— Excerpted passage —

Settlement or compromise agreements anyone gone through this?(7 Posts)
My counsellor has suggested a settlement agreement as a way of ending my employment with my current employer due to a fairly traumatic 12 months and a complete impasse in the situation. Has anybody gone through this and how long did it take and how much should I expect from any settlement?
I have worked there 10 years so I should get something. I just want to make a clean fresh start even if it is temping as have been very unhappy for a while so am keen to move on. Can anyone advise?
You need to speak to a solicitor specialising in employment law. They can advise if you are likely to be offered one by your employers. Compromise agreements are not binding unless you've been advised about what agreement entails.
I should know more around Tues/Weds. I think my counsellor is going to be able to advise next steps. I think work will see this as the best way forward. Otherwise I think it will be a case of resigning and moving on. I don't think they'll want to dismiss through ill health because of the time that will take, I think they will very much want to move on too. I feel that's the only option.

— Extracted entries —
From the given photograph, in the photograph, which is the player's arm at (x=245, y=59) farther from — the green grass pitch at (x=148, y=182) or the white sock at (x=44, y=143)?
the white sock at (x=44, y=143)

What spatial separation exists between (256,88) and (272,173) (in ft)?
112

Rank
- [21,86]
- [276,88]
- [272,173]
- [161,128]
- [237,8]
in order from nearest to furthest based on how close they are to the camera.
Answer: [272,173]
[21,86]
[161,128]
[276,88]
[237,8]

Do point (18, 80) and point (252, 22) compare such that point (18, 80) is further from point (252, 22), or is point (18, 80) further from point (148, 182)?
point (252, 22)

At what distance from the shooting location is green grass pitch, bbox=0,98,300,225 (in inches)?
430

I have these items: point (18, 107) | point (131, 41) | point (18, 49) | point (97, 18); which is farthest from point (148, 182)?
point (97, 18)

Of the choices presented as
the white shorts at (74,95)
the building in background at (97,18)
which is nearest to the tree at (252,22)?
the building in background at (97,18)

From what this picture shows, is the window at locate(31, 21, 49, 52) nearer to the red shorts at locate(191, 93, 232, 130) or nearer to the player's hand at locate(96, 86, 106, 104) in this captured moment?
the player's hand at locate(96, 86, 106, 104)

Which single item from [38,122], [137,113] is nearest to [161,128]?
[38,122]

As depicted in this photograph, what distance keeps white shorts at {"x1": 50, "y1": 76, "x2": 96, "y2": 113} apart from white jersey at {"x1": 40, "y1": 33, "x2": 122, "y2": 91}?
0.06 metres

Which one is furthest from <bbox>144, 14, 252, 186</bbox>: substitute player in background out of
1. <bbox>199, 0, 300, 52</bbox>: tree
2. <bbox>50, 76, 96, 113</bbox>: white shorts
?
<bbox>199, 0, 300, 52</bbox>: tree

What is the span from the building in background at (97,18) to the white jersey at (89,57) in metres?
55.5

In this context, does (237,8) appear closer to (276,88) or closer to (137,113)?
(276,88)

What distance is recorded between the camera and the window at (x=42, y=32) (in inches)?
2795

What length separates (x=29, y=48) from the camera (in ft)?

— Aim —
Carry the forum discussion about settlement agreements forward from its last post. The lines above are separate material, unrelated to the forum discussion.

— The answer —
I think your counsellor is speaking way outside his or her remit here.
An employer is mostly likely to offer a settlement agreement if the following apply:
- they want the employee to leave
- they are not in a position to dismiss the employee safely and quickly
- they have no reason to believe the employee is likely to resign anyway, thus costing them nothing,
and/or - they are imminently vulnerable to some kind of legal claim.
I think it's unlikely your counsellor knows any of those things.
Your length of service is entirely irrelevant as to whether you'll "get something". Settlement offers are a commercial decision, so the amount wil depend on the extent to which the employer is vulnerable, how much that might cost them, balanced against to what extent they think the employee is likely to take things further.
If you go to them and ask for a settlement, you will be indicating that a) you want to leave anyway and b) that you don't want to pursue whatever claim you think you might have further. Neither of those things are likely to result in a lucrative offer, however that's not to say it's not necessarily worth asking, if you are going to leave anyway. Clearly if they come to you offering an agreement you are in a much stronger negotiating position.
If you can describe the circumstances which are leading you to believe your employer might be prepared to pay you a sum to leave, it might be easier to advise you on the likelihood of that happening.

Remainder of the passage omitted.